Il caffè di Pasqua aveva portato il caffè all’uomo comune per strada. Presto è salito alla ribalta perché non c’era concorrenza. Per molti anni il suo caffè è diventato il luogo in cui le idee per una società moderna stavano germogliando, le persone si erano abituate a uscire e discutere i loro pensieri interiori con persone simili a quelle – o addirittura con persone con opinioni contraddittorie.

Nel 1686, Procopio Cuto, uno chef italiano che aveva precedentemente bancarelle di limonata e gelato, aprì le porte del suo nuovo caffè, il Cafe Procopeto ai parigini. Il diciassettesimo secolo a Parigi fu un periodo molto interessante della storia. Alimentato senza dubbio in parte dal caffè, dalla modernità, dalla moderna filosofia politica e da un complesso dialogo intellettuale stava emergendo, dando origine a un periodo in cui la società si stava liberando dalle catene di tradizioni arcaiche e datate e discutendo nuove idee di uguaglianza e libertà basate su Motivo. The Age of Enlightenment era arrivato a Parigi, discusso, discusso e documentato in questi caffè con centinaia di tazze di caffè.

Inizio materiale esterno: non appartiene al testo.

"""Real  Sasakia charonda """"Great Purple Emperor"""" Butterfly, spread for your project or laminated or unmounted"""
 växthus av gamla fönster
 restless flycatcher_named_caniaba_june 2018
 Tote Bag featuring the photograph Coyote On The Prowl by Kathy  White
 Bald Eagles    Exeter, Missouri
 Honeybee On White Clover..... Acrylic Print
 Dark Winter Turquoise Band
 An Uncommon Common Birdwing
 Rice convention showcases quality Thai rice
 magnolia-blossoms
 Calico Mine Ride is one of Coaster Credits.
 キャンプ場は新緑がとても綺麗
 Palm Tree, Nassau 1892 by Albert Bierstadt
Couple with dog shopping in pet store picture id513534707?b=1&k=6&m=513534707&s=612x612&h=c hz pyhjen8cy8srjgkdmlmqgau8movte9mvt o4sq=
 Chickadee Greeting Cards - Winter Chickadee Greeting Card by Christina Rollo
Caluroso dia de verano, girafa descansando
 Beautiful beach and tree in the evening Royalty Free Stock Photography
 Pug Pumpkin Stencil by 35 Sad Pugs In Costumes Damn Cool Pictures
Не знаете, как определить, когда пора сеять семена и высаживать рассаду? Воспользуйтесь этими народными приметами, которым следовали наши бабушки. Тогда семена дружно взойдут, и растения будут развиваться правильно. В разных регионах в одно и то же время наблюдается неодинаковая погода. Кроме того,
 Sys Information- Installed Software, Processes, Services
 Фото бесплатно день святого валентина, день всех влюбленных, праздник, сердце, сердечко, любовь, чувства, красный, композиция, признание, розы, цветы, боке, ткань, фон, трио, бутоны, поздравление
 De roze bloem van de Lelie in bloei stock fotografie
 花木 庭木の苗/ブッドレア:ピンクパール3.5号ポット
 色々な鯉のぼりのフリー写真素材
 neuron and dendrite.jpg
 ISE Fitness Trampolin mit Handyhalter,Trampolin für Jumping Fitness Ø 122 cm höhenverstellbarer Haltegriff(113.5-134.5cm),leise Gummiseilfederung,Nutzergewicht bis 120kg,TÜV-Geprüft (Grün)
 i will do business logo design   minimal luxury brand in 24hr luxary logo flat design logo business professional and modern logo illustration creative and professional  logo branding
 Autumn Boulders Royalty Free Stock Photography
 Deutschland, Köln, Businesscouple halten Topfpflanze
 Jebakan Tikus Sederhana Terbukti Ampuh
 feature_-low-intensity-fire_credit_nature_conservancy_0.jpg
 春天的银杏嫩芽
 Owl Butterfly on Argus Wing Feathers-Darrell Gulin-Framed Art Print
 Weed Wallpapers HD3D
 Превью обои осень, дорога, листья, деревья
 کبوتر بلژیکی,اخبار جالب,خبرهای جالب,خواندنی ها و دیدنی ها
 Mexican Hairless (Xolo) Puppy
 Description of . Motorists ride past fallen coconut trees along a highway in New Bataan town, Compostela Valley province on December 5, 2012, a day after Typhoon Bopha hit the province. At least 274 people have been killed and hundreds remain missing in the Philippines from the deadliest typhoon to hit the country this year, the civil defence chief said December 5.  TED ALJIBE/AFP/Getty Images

Il Cafe Procope divenne un centro per i dibattiti intellettuali. Nel XVIII secolo, grandi filosofi e intellettuali dell’epoca, Voltaire (1694-1778), Rousseau (1712-1778) e Diderot (1713-1784) che furono fortemente influenzati da Voltaire – forse nei caffè di Parigi – divennero visitatori regolari . Le loro conversazioni contribuirono al grande nuovo pensiero filosofico che stava emergendo e produssero inestimabili letteratura e opere filosofiche, dando origine all’età dell’illuminismo a Parigi. I caffè si moltiplicarono e la città offriva spesso spazio per vedute divergenti. Le idee di ragione, uguaglianza e giustizia furono portate alla gente comune che affollava i caffè, trasformando nel tempo l’intero paradigma sociale.

Nel XIX e XX secolo Parigi attirava scrittori, artisti, filosofi e intellettuali e li coltivava nei suoi numerosi caffè.

Uno dei più grandi filosofi francesi Jean-Paul Sartre (1905-1950), come i giganti prima di lui, era un visitatore abituale di questi luoghi di incontro. Artisti che hanno lasciato un segno universale, come Pablo Picasso (1880-1973), Monet (1840-1926) e molti altri, hanno condiviso e sviluppato le loro idee nei caffè di Parigi.

Ernest Hemmingway ha riassunto la città con la sua magica cultura del caffè nel delizioso libro La festa mobile, un resoconto dei suoi anni a Parigi.

Anche nel 21 ° secolo, i caffè incantati che sbirciano le strade e i viali di Parigi aiutano invisibilmente a scrivere letteratura contemporanea ogni giorno. Parigi è considerata una delle città più felici del mondo. Il motivo potrebbe essere nascosto nella sua cultura del caffè.

L’effervescenza di questa magica città è condensata in questi caffè oscuri sparsi in vicoli dimenticati da tempo e sui maestosi viali alberati dell’antica metropoli. Mentre la Senna scorre, sulle sue sponde nuove mode, nuove tendenze nell’arte e nella cultura, nuove ondate nel pensiero filosofico stanno inconsciamente emergendo sopra deliziose tazze di caffè.